Personal Opportunity - Free software gives you access to billions of dollars of software at no cost. Use this software for your business, personal use or to develop a profitable skill. Access to source code provides access to a level of capabilities/information that companies protect though copyrights. Open source is a core component of the Internet and it is available to you. Leverage the billions of dollars in resources and capabilities to build a career, establish a business or change the world. The potential is endless for those who understand the opportunity.

Business Opportunity - Goldman Sachs, IBM and countless large corporations are leveraging open source to reduce costs, develop products and increase their bottom lines. Learn what these companies know about open source and how open source can give you the advantage.

Free Software

Free Software provides computer programs and capabilities at no cost but more importantly, it provides the freedom to run, edit, contribute to, and share the software. The importance of free software is a matter of access, not price. Software at no cost is a benefit but ownership rights to the software and source code is far more significant.

Free Office Software - The Libre Office suite provides top desktop productivity tools for free. This includes, a word processor, spreadsheet, presentation engine, drawing and flowcharting, database and math applications. Libre Office is available for Linux or Windows.

Free Books

The Free Books Library is a collection of thousands of the most popular public domain books in an online readable format. The collection includes great classical literature and more recent works where the U.S. copyright has expired. These books are yours to read and use without restrictions.

Source Code - Want to change a program or know how it works?
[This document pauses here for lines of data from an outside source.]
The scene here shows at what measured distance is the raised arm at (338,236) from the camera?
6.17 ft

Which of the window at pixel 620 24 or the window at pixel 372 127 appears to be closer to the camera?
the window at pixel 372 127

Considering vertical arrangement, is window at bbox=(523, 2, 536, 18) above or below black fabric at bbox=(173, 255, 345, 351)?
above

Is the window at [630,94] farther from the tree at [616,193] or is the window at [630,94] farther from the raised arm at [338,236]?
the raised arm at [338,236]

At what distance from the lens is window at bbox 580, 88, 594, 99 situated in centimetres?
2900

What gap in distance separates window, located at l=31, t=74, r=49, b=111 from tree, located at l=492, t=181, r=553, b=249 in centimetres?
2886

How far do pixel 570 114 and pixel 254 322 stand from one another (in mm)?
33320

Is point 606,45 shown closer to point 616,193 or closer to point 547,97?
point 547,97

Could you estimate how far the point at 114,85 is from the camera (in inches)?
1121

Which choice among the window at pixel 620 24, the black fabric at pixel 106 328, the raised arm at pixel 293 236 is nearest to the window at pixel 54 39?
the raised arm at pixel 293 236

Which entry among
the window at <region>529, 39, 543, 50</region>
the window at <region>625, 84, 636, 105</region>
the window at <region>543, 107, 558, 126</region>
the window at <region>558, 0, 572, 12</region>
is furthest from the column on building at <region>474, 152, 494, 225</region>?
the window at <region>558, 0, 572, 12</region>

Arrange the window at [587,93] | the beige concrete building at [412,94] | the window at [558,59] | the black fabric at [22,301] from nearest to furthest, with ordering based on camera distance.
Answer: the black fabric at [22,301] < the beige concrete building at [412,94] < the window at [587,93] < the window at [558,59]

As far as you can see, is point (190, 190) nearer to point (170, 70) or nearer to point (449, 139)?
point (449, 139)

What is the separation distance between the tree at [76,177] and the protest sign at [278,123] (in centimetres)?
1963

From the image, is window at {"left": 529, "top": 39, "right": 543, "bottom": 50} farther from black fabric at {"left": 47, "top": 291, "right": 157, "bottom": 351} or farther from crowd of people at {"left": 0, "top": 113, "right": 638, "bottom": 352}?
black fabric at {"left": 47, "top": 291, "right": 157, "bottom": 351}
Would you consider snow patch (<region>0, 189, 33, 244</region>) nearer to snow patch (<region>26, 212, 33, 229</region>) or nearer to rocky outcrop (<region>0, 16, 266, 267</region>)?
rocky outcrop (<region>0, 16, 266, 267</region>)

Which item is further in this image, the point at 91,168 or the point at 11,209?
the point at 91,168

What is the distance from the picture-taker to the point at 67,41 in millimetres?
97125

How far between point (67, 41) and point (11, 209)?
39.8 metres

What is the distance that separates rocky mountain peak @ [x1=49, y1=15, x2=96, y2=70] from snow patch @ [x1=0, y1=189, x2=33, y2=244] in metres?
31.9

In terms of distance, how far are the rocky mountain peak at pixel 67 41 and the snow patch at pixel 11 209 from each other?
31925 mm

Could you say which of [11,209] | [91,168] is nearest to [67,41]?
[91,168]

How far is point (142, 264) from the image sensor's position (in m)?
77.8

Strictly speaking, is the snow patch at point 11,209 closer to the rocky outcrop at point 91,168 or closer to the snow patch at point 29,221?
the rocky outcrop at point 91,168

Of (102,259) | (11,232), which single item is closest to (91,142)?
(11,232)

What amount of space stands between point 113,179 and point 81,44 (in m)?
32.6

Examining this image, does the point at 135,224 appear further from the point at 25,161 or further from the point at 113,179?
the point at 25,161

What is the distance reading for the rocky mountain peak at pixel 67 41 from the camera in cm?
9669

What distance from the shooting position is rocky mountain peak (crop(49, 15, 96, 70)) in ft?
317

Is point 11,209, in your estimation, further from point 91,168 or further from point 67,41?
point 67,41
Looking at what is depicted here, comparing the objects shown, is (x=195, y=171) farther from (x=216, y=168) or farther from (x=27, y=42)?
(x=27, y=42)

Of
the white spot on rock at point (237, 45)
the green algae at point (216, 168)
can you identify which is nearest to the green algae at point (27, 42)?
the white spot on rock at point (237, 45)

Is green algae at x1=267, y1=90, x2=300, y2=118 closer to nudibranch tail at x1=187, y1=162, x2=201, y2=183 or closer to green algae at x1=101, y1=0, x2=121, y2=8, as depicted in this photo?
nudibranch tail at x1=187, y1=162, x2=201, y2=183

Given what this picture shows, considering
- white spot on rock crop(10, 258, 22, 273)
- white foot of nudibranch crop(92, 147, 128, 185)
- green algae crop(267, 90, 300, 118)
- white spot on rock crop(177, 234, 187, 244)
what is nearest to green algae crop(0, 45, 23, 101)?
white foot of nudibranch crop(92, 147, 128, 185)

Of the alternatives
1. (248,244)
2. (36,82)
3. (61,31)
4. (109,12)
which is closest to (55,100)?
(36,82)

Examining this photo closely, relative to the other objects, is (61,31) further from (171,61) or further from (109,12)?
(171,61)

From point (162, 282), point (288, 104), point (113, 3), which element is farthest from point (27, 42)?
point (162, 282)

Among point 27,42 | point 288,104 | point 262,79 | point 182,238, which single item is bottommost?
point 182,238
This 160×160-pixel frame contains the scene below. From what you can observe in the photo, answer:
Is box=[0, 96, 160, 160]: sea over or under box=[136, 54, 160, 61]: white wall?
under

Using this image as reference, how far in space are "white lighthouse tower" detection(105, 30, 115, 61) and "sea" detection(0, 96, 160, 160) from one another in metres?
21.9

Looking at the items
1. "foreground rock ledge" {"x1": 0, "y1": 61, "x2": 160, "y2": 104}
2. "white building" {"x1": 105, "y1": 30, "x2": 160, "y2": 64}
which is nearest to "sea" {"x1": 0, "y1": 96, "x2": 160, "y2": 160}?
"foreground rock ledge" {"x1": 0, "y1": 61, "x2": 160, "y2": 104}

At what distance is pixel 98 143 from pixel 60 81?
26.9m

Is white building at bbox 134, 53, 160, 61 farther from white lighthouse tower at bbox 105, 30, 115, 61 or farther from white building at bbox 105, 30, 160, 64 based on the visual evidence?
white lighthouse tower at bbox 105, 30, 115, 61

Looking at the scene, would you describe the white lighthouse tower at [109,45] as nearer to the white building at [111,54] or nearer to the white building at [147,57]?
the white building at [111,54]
Open Source provides the source code for its programs so that anyone can use, modify or learn how to write those programs themselves. Visit the GNU source code repositories to download the source.
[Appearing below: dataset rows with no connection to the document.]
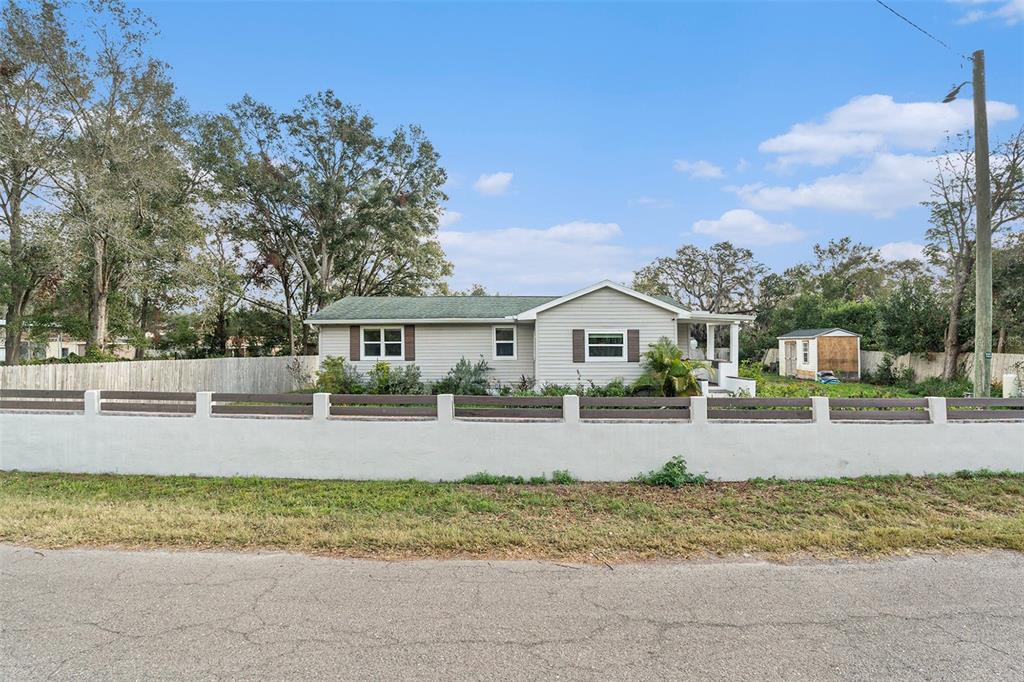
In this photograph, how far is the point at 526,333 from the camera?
15.5m

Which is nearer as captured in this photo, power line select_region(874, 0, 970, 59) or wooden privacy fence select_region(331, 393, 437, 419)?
wooden privacy fence select_region(331, 393, 437, 419)

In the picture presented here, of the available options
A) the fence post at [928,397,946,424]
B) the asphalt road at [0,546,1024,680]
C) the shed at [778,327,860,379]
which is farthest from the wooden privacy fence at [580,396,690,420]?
the shed at [778,327,860,379]

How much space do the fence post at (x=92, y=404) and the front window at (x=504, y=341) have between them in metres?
10.1

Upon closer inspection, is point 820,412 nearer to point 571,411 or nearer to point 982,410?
point 982,410

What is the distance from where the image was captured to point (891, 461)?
638 centimetres

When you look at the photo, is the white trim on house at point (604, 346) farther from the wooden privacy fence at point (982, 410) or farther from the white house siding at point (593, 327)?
the wooden privacy fence at point (982, 410)

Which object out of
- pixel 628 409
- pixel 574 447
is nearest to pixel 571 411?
pixel 574 447

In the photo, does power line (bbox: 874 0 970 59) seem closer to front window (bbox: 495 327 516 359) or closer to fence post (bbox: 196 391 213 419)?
front window (bbox: 495 327 516 359)

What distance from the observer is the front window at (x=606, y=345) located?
1412 cm

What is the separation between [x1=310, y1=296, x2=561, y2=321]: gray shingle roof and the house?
3 cm

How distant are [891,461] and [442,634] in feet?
20.7

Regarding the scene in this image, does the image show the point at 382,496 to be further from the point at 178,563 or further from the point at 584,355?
the point at 584,355

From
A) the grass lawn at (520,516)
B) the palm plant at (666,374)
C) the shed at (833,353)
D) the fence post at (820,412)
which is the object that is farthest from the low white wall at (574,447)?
the shed at (833,353)

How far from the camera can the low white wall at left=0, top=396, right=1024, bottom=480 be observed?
6.36m
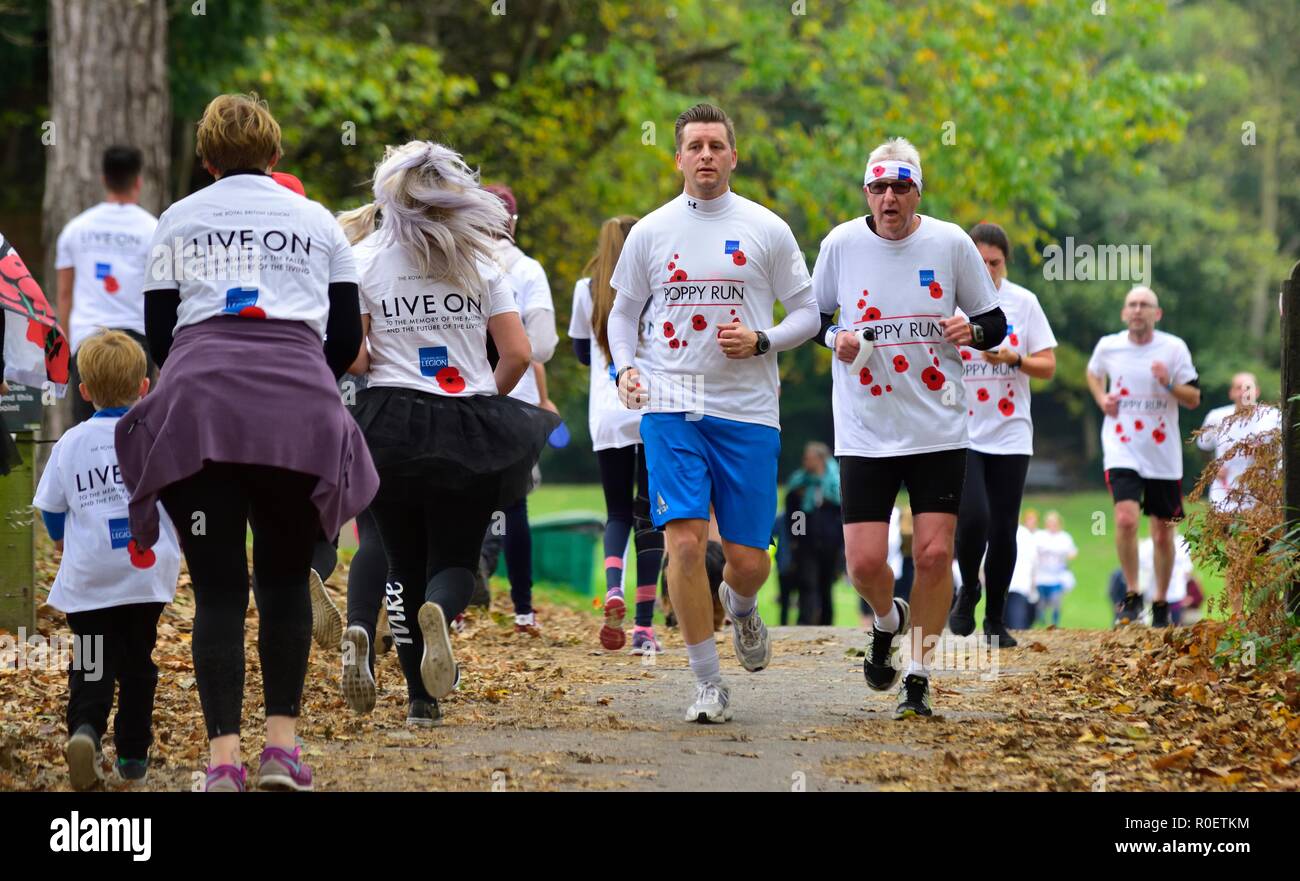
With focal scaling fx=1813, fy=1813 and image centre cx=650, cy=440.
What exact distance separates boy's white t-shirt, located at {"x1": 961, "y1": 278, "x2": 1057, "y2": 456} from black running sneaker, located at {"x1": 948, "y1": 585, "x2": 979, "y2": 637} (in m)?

Study at Harvard, Stanford or MIT - Open edX provides free online courses from Harvard, MIT, Columbia, UC Berkeley and other top Universities. Hundreds of courses for almost all major subjects and course levels. Open edx also offers some paid courses and selected certifications.

Linux Manual Pages - A man or manual page is a form of software documentation found on Linux/Unix operating systems. Topics covered include computer programs (including library and system calls), formal standards and conventions, and even abstract concepts.